* _EXERCISES_
**a)** Decide whether each statement below agrees with the article on shared parental leave, answering yes or no and quoting the words of the article that settle it: (i) the shared parental leave scheme was introduced in 2015; (ii) the government published its report on the parental leave consultation in 2019; (iii) the organizations want parents to be able to transfer leave to one another.
**b)** Transcribe verbatim the portion of the article on shared parental leave starting at "In July 2019, the" and ending at "traditional gender roles.".
**c)** Name every organization that the article on shared parental leave lists as belonging to the group that published the April 2021 action plan.

* _PROVIDED PASSAGE_

★ ★ ★ ★ ★

Personnel

Calls for changes to be made to shared parental leave provision

Posted on June 7th, 2021

In April 2021, a group of organisations, including Maternity Action, the Fawcett Society, the National Childbirth Trust, the Royal College of Midwives, the TUC, the Women’s Budget Group and Working Families, joined together to publish an action plan setting out an agenda of policy reform relating to parental leave and pay.

The group has called for shared parental leave to be scrapped and replaced with a new system, which they say could form part of the government’s promised Employment Bill. The group is also putting pressure on ministers to publish a report following government consultation on reforming parental leave and pay. The report was due to be published in 2019, but the government has now said that it will be published ‘later this year’.

The shared parental leave scheme was introduced in 2015, but data from 2019/20 shows that take-up amongst eligible fathers was only 3.6%. In addition, the COVID-19 pandemic has highlighted the gender economic inequalities in the UK. The shared parental leave and pay scheme was designed to encourage more equal parenting, but a combination of many fathers not qualifying, the complexity of transferring leave and the low rate of pay has led to low take up. This means that shared parental leave has had little impact on equal parenting.

Although the outcome of the government’s consultation has not yet been published, Maternity Action (supported by the other organisations) believes that any new system should include the following:

  • Individual and non-transferable rights for each parent, that is, no sharing or transferring of leave.
  • Significantly enhanced paid leave entitlement for fathers and other second parents, while retaining the existing rights of mothers.
  • Reflecting the different purposes of maternity, paternity and parental leave.

In July 2019, the government pledged to set up a task force to look at pregnancy and maternity discrimination in the workplace. It was put on hold, due to COVID-19, but ministers have indicated that the government is still committed to establishing a task force and that the first meeting is due to be held soon. The organisations detailed above want the action plan formulated to be considered by this task force.

Reform of parental leave is key in reducing gender inequality. As Mary-Ann Stephenson, director of the Women’s Budget Group, said:

The point at which a couple become parents is often critical in establishing the pattern of who is responsible for childcare. Most couples want to share care more equally, but our current leave system reinforces traditional gender roles.

★ ★ ★ ★ ★

* _AVAILABLE DATA_

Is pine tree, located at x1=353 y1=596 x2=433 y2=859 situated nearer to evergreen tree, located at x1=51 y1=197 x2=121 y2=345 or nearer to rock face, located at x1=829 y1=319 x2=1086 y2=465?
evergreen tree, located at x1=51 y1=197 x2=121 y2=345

★ ★ ★ ★ ★

* _ANSWERS FOR THE EXERCISE_
**a)**
(i) Yes: "The shared parental leave scheme was introduced in 2015"
(ii) No: "The report was due to be published in 2019, but the government has now said that it will be published ‘later this year’."
(iii) No: "Individual and non-transferable rights for each parent, that is, no sharing or transferring of leave."

**b)**
In July 2019, the government pledged to set up a task force to look at pregnancy and maternity discrimination in the workplace. It was put on hold, due to COVID-19, but ministers have indicated that the government is still committed to establishing a task force and that the first meeting is due to be held soon. The organisations detailed above want the action plan formulated to be considered by this task force.

Reform of parental leave is key in reducing gender inequality. As Mary-Ann Stephenson, director of the Women’s Budget Group, said:

The point at which a couple become parents is often critical in establishing the pattern of who is responsible for childcare. Most couples want to share care more equally, but our current leave system reinforces traditional gender roles.

**c)**
Maternity Action
the Fawcett Society
the National Childbirth Trust
the Royal College of Midwives
the TUC
the Women’s Budget Group
Working Families